Solving 10^x = 100 is quite easy. But how do mathematicians solve something like 10^x = 128?

They discovered that the answer x to this problem 10^x = 1+N can be got by calculating an infinite sum:

If N is between –1 and 1 to find x, add up the following infinite list of numbers:
c.(N-N²/2+N³/3-…)

This infinite series of numbers will converge to some finite number provided N is between –1 and 1. The number c here changes according to which base you are taking. For base 10, c is approximately 1/2.3. Using this formula allowed mathematicians to prepare tables of logarithms.
If N is bigger than 1 then we use the following trick:
Log(1+N)= c.(N-N²/2+N³/3-…)
-Log(1-N)= c.(N-N²/2+N³/3-…)

Hence
Log((1+N)/(1-N))=Log(1+N)-Log(1-N)=2c(N+ N³/3+…) (*)
But now to calculate Log(1+M) for M bigger than 1 we just have to find an N between –1 and 1 with (1+N)/(1-N)=1+M and then use the series (*).

Why is the base that Gauss's prime number dice favours so nice? Because in this case c=1 in this formula. It is the reason that this logarithm to base e is called the "natural logarithm".

Why were logarithms such an advantage to merchants and sailors in the seventeenth and eighteenth century?

If you had to multiply 1673 by 1364, that would take time.
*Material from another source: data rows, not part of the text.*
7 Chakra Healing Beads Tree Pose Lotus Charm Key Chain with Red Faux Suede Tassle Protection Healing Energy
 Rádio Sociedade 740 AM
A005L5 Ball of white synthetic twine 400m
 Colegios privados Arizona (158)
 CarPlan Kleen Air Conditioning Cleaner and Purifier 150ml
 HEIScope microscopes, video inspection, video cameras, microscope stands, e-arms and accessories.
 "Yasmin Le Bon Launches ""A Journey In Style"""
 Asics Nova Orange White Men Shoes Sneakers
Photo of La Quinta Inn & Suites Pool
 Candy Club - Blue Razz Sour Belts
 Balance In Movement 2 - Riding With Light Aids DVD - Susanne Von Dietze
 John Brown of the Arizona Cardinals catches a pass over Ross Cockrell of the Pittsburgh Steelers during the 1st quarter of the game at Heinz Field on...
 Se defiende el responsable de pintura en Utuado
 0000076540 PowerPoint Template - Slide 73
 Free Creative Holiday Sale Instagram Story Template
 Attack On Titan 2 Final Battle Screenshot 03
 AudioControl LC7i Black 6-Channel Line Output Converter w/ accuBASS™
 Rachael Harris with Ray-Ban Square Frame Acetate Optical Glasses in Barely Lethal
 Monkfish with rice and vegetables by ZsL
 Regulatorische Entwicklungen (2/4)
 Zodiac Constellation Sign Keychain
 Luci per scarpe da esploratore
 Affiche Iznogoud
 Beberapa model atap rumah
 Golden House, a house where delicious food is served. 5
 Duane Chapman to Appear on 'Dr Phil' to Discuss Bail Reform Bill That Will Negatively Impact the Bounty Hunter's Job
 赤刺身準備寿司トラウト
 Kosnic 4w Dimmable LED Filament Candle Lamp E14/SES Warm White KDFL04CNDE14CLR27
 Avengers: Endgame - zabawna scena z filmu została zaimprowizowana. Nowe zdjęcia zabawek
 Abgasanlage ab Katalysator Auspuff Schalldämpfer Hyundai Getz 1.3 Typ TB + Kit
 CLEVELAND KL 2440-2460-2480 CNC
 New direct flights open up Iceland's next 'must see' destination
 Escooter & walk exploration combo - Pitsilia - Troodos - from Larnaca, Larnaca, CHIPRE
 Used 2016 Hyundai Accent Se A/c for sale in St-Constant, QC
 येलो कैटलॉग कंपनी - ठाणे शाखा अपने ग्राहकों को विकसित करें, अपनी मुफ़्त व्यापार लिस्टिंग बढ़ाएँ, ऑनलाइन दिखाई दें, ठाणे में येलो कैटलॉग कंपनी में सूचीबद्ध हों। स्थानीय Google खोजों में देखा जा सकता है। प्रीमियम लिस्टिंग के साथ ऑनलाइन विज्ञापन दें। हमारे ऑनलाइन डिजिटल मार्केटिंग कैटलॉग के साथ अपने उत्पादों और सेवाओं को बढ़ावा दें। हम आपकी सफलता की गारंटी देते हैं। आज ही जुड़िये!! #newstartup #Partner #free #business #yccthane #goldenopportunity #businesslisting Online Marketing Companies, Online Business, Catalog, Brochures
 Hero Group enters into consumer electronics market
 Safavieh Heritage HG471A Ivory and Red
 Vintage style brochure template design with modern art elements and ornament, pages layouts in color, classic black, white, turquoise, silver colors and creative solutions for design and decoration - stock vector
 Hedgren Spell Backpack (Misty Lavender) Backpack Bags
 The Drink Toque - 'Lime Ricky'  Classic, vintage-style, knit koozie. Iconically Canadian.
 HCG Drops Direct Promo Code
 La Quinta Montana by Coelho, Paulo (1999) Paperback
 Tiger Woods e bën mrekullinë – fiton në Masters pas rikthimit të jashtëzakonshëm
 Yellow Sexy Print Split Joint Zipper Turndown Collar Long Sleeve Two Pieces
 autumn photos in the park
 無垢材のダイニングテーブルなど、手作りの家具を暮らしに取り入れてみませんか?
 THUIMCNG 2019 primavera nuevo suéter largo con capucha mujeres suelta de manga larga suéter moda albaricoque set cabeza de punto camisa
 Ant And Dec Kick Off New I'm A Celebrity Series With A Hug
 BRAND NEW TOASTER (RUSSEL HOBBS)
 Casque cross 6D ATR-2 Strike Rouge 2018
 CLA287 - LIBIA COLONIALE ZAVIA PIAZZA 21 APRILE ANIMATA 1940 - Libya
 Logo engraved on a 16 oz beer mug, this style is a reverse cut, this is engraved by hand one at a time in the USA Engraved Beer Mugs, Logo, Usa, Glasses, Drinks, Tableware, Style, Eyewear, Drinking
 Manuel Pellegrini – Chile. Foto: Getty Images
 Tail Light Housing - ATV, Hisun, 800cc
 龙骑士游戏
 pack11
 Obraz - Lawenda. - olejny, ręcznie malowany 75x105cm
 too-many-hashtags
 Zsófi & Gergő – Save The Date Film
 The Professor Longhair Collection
Instead merchants would do the following:
(1) Using their tables, find the logarithms of 1673 and 1364.
(2) Add these two logarithms together (much simpler than doing multiplication)
(3) Now reverse the logarithm tables to find the number whose logarithm is the number you get in step 2.

Why does this work? Because 10^x x 10^y= 10^x+y the connection between multiplication and addition again - the heart of the logarithm function.

Laplace, some 200 years after Napier's death, declared that his table of logarithms "by shortening the labours, doubled the life of the astronomer".